Un matin pluvieux d’octobre, des hommes frappèrent à la porte de l’appartement, puis ils sortirent les meubles et les boîtes que Jimmy avait préparées. Réfugié dans la salle de bains, Loser avait assisté aux allées et venues sans comprendre les raisons de ce manège. Les lieux vidés, son maître l’attira à l’extérieur avec un biscuit, qu’il lança dans la cour, avant de démarrer son automobile. D’habitude, Loser s’assoyait à l’arrière, mais cette fois-ci son compagnon était parti sans lui. Il avait sans doute une course urgente à effectuer et reviendrait bientôt ; Jimmy évitait de le laisser longtemps seul depuis le jour où il s’était mordu les pattes jusqu’au sang.
Le chien se rendit sur le trottoir et fixa la route des heures durant dans l’espoir de voir réapparaître son maître. Une locataire en eut pitié et lui apporta de l’eau et de la nourriture en lui parlant avec douceur. Il la reconnut aussitôt — Monica !
Il l’avait croisée dans l’immeuble à quelques reprises, elle semblait aimer les animaux. Lorsqu’elle retourna chez elle, Loser hurla comme un loup, désemparé. Qui sait ? En entendant ses plaintes, Jimmy viendrait peut-être à sa rescousse ? À la place du maître, le concierge surgit, en colère et malveillant, et il le chassa à coups de balai. L’échine basse et le regard inquiet, Loser emprunta le chemin des ruelles et il s’abrita dans un cabanon à la porte entrouverte. Il se fit tout petit, se pelotonnant dans un coin, apeuré et transi.
Les jours suivants, s’accrochant à une espérance aussi vaine qu’illusoire, Loser revint à l’appartement. Le manège recommença — la générosité de Monica, la brutalité du concierge — et il dut se rendre à l’évidence : Jimmy l’avait abandonné.
Au fil des semaines, sa détresse s’amplifia. Tant de roches lancées sur lui, sans compter les insultes et les railleries, et ses retraites dans des refuges misérables ! Il tremblait souvent la nuit, quand les éclairs zébraient le ciel et que retentissait le tonnerre, convaincu que sa dernière heure avait sonné. Terrorisé au point de remplir l’espace silencieux de ses cris, il s’était pourtant fait violence, retenant ses lamentations au creux de son poitrail. Désormais, sa survie dépendrait de sa capacité de se mouvoir comme une ombre, sans laisser de traces de son passage, tout en tirant sa subsistance des rebuts et des miettes laissées sur la route.

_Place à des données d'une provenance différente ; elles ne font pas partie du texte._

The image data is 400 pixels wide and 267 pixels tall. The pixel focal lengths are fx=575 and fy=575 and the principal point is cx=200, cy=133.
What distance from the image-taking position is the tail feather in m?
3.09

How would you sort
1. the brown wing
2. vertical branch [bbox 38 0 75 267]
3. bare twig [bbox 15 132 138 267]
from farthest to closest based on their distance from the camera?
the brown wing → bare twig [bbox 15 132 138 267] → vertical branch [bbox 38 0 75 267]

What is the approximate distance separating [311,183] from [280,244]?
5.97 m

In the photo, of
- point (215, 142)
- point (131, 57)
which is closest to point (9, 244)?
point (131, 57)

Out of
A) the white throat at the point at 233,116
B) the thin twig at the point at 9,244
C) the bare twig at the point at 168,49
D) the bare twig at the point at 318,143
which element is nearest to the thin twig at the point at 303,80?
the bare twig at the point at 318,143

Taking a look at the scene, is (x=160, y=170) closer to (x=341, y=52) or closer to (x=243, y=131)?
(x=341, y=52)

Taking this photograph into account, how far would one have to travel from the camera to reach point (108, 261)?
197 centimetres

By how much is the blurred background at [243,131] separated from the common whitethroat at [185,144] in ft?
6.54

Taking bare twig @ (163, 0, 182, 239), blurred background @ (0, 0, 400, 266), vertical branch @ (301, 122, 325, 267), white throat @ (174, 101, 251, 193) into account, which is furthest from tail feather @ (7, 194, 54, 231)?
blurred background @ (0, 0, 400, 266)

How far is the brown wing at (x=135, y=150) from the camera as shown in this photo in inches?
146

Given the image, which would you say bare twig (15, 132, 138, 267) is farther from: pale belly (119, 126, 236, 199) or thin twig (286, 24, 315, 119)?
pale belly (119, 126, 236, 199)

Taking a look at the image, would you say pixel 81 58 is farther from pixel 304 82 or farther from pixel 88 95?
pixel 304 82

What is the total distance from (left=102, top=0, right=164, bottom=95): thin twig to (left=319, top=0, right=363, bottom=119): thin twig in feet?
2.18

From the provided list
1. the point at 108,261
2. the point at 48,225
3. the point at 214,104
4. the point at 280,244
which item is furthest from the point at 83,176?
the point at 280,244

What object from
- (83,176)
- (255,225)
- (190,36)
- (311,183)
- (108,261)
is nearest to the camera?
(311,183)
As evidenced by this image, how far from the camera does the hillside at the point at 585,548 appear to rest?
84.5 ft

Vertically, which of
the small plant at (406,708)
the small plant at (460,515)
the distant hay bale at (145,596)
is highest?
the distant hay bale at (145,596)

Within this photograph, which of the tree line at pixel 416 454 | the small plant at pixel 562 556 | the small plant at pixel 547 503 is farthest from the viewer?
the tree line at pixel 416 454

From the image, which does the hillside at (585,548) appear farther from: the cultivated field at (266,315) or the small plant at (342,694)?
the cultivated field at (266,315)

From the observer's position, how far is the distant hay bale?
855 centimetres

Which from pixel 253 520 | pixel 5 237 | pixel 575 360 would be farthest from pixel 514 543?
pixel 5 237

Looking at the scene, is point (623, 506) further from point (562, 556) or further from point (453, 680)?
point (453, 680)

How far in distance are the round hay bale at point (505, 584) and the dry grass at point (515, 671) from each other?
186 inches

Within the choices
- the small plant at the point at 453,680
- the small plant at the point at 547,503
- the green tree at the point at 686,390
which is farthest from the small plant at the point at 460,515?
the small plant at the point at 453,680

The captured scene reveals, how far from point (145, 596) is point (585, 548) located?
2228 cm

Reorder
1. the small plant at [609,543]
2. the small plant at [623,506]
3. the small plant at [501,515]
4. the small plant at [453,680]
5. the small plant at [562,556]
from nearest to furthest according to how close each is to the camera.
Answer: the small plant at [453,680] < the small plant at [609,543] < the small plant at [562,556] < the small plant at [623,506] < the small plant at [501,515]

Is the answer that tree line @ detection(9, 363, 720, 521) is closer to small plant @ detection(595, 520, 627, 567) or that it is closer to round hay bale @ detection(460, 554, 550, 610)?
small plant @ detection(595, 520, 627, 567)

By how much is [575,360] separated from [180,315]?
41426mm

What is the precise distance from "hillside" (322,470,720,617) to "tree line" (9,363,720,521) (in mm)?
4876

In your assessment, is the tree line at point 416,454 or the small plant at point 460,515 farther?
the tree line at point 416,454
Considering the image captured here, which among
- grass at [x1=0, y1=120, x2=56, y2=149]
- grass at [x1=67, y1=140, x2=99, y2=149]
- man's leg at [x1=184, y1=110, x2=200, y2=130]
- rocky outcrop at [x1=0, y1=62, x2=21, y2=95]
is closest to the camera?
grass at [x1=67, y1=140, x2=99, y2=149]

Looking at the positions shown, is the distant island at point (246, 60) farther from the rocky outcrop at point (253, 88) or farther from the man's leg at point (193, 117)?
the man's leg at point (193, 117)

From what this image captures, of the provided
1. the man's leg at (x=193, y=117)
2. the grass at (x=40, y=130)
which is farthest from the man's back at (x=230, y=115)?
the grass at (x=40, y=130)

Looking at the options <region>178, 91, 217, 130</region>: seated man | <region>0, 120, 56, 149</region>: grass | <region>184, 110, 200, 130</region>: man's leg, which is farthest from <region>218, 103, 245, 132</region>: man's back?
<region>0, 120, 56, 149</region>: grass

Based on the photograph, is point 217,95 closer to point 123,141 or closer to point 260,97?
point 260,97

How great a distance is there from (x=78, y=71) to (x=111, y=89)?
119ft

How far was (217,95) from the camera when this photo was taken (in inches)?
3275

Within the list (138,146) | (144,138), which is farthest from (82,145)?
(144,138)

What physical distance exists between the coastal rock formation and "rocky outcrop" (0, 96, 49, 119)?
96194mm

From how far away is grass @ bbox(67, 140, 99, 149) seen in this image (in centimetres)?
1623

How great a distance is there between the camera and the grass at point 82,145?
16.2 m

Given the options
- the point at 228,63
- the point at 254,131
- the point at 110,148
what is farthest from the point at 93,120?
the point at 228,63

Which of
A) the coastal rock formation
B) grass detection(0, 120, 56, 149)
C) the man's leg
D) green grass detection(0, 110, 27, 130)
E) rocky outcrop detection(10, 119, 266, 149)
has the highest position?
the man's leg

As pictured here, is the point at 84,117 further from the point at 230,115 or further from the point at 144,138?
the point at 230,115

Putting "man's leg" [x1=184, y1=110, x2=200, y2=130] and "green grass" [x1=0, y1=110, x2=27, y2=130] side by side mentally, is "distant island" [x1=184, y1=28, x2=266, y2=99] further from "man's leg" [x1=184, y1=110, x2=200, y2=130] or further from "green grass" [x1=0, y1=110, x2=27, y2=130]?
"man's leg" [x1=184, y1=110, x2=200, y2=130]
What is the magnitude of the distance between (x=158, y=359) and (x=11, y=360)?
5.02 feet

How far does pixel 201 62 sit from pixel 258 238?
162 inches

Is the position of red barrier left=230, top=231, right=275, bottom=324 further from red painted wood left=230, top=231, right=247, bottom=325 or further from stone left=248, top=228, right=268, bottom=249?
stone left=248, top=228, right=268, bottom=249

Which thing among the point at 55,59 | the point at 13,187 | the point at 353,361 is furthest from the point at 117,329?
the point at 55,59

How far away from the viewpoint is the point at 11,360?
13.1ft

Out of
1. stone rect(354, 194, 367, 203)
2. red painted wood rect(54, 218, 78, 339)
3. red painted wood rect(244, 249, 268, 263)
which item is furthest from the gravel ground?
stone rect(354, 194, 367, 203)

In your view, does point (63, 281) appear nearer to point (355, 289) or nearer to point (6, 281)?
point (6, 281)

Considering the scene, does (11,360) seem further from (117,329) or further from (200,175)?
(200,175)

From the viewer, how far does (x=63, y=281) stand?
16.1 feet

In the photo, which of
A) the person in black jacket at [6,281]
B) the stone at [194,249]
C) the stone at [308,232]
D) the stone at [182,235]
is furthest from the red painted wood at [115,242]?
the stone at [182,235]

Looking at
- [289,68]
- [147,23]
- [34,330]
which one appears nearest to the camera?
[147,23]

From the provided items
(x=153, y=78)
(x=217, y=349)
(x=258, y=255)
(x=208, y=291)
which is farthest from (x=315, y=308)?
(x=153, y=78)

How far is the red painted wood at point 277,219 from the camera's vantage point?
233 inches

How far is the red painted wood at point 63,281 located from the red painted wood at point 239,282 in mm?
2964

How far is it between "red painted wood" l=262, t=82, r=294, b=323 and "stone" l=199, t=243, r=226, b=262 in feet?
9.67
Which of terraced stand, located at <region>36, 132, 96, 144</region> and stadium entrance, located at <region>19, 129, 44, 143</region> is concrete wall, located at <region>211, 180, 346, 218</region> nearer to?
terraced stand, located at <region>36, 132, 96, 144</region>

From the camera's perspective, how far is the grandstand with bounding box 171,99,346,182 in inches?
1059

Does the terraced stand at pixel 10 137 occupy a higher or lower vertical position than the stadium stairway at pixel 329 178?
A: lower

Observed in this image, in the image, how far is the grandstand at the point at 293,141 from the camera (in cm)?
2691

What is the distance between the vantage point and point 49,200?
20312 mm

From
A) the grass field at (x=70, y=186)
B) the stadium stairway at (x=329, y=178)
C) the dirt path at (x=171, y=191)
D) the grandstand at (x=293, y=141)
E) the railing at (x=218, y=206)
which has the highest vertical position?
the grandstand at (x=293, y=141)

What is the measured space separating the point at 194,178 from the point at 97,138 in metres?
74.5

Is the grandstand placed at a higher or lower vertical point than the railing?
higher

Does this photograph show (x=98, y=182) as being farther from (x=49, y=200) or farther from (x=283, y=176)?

C’est d’ailleurs près des poubelles, l’endroit de prédilection des miséreux, qu’un jour Loser aperçut un homme au crâne rasé et de bonne stature qui triait un bac du supermarché. Ils recensaient leurs trouvailles chacun de leur côté quand un véhicule de la police et le camion de la fourrière surgirent. Ils prirent la fuite à la vitesse de l’éclair et se retrouvèrent tous deux sous le pont Viau, près de la rivière.
Reprenant son souffle, l’homme marmonna :
— Pas de chance ! J’aurais eu assez de bouffe pour tenir une semaine. Ils arrivent toujours au mauvais moment. Toi aussi, t’as faim, le chien ?
Ce dernier l’observa avec appréhension.
— T’as beau avoir la peau sur les os, tu cours comme une gazelle, reprit-il en faisant quelques pas dans sa direction.
Effrayé, Loser se mit à grogner.
— Tu me fais pas peur, j’tais champion de boxe dans le passé, réagit-il.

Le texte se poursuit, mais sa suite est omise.